A TEENAGER had been handed a curfew after he was found guilty of a hate crime against a transgender PCSO.

Declan Joel Armstrong, 19, of Victory Court in Mold, had denied using threatening words or behaviour against Connor Freel in October last year, but had been convicted following a trial on January 23. PCSO Freel had been out on patrol, in full uniform, on October 16 and was walking down Chester Street, in the direction of Mold Police station when he noticed Armstrong and a female friend, who were both on push bikes on the opposite side of the road.

Rhian Jackson, prosecuting, said how PCSO Freel had known both the defendant and his friend for around 12 years, having grown up with them in the local community. It was around 12 noon when Armstrong shouted in the officer's direction, "is it a boy or is it a girl", which he took as being aimed at him, as a transgender person. The female with Armstrong smiled at the officer and the exact same comment was shouted at him again. The incident left the officer feeling "upset and embarrassed" as the town had been busy at the time with plenty of footfall from the weekly market that was taking place that day.

PCSO Freel works closely with North Wales Police Diversity Unit and took part in a campaign in 2018 to highlight the challenges faced by people who have transitioned from one sex to another and the hate crime they can be subjected to. He decided to make a complaint about the abusive comments shouted at him by Armstrong, as he felt they had been done with very little regard for the uniform he was wearing at the time.

In a victim personal statement, PCSO Freel said he regularly talks to youths about the importance of recognising and reporting hate crime against transgender people. He said he knew he was putting himself "in the public eye" and in a vulnerable position when taking such an active lead on the issue and becoming involved in promoting diversity. The comments made by Armstrong had caused him "distress" and "embarrassment" and he stated how he had joined North Wales Police to stand up for marginalised members of the community.

He said it was not acceptable to shout abuse and especially at people who were there to protect the public and how the incident had left him feeling reluctant to undertake foot patrols in the area as it might lead to more negative behaviour. However, he said that not challenging such behaviour would only seek to re-enforce that it was acceptable.

When interviewed by police, Armstrong told officers he had been cycling back to his friend's home after they had both been the chip shop for their lunch and that he didn't make the alleged comments.

Probation officer Tracey Flavell, who interviewed Armstrong before the hearing, told the court that although he had been found guilty at a trial, he continued to deny he had made the comments and suggested because the town centre had been busy on the day, that PCSO Freel had "made a mistake". She said Armstrong had no underlying derogatory attitudes but was unable to analyse it any further due to him maintained his innocence.
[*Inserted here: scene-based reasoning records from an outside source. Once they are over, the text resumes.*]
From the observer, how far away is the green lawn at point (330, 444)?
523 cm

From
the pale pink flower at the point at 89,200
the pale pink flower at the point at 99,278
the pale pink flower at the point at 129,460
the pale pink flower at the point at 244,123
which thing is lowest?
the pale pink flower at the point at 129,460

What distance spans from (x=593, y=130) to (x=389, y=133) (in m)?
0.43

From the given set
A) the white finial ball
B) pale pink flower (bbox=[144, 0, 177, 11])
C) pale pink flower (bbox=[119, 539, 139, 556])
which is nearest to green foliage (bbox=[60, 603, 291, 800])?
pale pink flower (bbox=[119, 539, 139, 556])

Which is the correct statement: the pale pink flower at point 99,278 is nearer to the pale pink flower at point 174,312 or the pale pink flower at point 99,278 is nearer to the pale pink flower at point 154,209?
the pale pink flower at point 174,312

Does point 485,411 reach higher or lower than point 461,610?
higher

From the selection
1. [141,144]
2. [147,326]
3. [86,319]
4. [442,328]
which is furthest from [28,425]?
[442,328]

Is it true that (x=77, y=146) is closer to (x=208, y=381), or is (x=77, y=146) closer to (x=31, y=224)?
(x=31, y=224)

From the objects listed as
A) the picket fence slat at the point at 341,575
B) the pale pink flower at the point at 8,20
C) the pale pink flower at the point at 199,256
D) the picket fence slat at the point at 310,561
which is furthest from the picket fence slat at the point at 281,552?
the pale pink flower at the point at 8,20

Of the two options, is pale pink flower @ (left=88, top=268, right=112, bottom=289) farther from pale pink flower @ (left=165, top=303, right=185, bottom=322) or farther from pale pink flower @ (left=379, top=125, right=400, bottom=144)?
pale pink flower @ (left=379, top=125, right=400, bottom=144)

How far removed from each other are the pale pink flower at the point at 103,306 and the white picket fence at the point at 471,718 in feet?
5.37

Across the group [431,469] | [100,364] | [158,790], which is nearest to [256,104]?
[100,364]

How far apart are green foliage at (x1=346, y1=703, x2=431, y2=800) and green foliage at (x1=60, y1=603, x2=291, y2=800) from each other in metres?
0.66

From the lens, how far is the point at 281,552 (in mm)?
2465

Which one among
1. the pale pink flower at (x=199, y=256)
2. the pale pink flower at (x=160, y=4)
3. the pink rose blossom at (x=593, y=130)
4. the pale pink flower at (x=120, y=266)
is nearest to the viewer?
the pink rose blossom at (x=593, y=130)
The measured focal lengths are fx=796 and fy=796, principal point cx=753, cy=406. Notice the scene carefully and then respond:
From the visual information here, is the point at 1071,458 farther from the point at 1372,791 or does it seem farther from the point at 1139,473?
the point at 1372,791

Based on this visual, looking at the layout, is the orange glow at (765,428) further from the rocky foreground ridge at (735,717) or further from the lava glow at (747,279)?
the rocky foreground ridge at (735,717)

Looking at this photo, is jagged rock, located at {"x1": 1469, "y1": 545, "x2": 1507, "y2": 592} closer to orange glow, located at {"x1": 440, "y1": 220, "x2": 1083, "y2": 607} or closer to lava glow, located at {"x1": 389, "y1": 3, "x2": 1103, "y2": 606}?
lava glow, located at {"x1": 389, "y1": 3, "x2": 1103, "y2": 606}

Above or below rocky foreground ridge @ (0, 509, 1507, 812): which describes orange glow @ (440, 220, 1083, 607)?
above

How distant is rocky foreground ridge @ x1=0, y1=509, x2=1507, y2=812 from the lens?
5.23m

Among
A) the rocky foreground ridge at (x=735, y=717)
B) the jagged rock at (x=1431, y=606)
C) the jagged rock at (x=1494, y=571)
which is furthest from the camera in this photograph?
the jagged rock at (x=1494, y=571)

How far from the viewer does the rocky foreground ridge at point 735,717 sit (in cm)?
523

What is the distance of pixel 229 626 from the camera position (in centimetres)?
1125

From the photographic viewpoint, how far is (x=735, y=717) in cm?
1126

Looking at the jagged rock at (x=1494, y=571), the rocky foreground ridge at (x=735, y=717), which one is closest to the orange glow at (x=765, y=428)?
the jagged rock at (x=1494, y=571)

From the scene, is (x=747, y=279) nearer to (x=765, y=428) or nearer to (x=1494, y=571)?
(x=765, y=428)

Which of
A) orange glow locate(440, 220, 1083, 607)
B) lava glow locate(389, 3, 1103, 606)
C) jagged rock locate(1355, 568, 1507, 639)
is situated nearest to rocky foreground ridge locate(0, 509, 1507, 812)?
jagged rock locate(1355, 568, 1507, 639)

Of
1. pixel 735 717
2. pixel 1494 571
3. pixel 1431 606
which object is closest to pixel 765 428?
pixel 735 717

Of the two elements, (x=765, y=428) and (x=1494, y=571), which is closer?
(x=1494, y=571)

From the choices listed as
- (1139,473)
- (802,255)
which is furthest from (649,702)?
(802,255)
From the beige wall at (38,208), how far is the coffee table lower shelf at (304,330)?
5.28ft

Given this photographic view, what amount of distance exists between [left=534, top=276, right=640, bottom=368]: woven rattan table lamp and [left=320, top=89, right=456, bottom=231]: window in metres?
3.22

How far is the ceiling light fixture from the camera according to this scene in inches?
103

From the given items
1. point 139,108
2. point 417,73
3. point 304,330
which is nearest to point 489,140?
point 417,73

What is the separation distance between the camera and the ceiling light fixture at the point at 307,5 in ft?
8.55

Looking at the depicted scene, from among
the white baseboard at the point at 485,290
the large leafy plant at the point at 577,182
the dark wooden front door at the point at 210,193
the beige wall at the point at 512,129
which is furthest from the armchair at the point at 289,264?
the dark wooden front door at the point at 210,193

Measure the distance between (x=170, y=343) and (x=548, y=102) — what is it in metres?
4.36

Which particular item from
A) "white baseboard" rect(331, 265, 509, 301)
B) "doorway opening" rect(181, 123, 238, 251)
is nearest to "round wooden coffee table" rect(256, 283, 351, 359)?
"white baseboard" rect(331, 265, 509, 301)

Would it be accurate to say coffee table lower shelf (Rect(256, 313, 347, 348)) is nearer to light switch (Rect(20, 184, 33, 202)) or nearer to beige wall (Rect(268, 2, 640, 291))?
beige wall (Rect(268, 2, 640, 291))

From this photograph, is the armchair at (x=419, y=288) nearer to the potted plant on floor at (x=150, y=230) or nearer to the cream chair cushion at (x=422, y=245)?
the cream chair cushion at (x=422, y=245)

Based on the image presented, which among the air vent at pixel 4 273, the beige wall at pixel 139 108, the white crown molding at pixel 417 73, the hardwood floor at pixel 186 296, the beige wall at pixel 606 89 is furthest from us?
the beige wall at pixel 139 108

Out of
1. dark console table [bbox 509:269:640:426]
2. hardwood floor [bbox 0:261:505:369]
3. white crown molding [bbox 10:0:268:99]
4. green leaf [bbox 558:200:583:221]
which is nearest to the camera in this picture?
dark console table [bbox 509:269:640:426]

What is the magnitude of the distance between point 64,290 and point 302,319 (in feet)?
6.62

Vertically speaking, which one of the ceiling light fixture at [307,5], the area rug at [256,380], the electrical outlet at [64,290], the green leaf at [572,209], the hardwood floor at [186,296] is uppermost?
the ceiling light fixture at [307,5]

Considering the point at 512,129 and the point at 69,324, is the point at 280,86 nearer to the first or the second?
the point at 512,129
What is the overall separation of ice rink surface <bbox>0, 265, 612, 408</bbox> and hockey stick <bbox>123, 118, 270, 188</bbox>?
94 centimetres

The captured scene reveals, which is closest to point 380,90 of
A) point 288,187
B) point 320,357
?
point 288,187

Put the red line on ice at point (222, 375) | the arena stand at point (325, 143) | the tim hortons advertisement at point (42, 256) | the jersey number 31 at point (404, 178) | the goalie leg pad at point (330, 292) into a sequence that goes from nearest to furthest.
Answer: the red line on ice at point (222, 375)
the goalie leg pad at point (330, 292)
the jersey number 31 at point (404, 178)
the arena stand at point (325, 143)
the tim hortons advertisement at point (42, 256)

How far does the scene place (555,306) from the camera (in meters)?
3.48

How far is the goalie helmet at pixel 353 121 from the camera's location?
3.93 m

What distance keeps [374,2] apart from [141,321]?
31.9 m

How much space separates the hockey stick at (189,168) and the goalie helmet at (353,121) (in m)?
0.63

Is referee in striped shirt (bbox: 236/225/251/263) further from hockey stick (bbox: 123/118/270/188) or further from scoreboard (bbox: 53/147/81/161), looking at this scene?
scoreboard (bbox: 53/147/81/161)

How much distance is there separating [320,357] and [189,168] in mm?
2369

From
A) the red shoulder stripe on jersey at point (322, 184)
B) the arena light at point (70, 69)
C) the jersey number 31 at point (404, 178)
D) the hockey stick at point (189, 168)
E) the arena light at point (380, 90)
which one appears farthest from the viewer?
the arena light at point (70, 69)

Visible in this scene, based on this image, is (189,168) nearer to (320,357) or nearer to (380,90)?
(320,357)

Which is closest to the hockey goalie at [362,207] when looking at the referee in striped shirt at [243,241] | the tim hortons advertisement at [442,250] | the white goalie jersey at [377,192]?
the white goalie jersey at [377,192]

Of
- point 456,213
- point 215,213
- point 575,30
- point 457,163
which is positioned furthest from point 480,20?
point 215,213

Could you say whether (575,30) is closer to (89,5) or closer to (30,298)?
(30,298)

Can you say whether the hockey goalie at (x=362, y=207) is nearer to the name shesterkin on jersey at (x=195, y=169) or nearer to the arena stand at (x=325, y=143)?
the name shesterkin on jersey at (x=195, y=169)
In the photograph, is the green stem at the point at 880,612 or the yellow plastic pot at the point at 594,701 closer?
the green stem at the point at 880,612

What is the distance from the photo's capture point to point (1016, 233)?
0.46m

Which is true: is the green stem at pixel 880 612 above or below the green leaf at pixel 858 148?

Mrs Flavell told the court that Armstrong, who has Asperger's, lived with his mother and grand parents, and acted as a full time carer for the man he consider's to be his father, assisting him with shopping tasks around his home. She said that although Armstrong demonstrated limited maturity, she considered him to be of low risk of a reconviction and that the intervention of probation was not necessary at this stage, due to a lack of a pattern in his behaviour. She did however state that he had shown some insight into the distress that could be caused by making such comments.

Gary Harvey, defending, said his client had told him that he doesn't really know the victim at all and holds no prejudice against anyone. Armstrong would be very embarrassed to read about the incident in the paper, he said, and that the matter would clearly "taint him". Mr Harvey said his client had been through enough stress to consider appealing against his conviction and requested that the District Judge consider him as a man of good character.

District Judge Roger Lowe agreed and told Armstrong that he had not heard the evidence against him but that the Magistrates had found him guilty following a trial. He went on to say that he would be taking the view of the probation service that he did not hold any prejudicial views or have entrenched discriminatory attitudes.

District Judge Lowe said how the incident had been aggravated by the fact Mr Freel was a PCSO and had been on uniformed duty at the time and that he would have to uplift his sentence due to the nature of the crime.

Armstrong must observe a curfew between the hours of 9pm-7am for the next 12 weeks and was ordered to pay £200 compensation to his victim, which the Judge said he hoped Mr Freel wouldn't be insulted by, but he "had to put a figure on it". Armstrong must also pay costs of £300 and a surcharge of £90.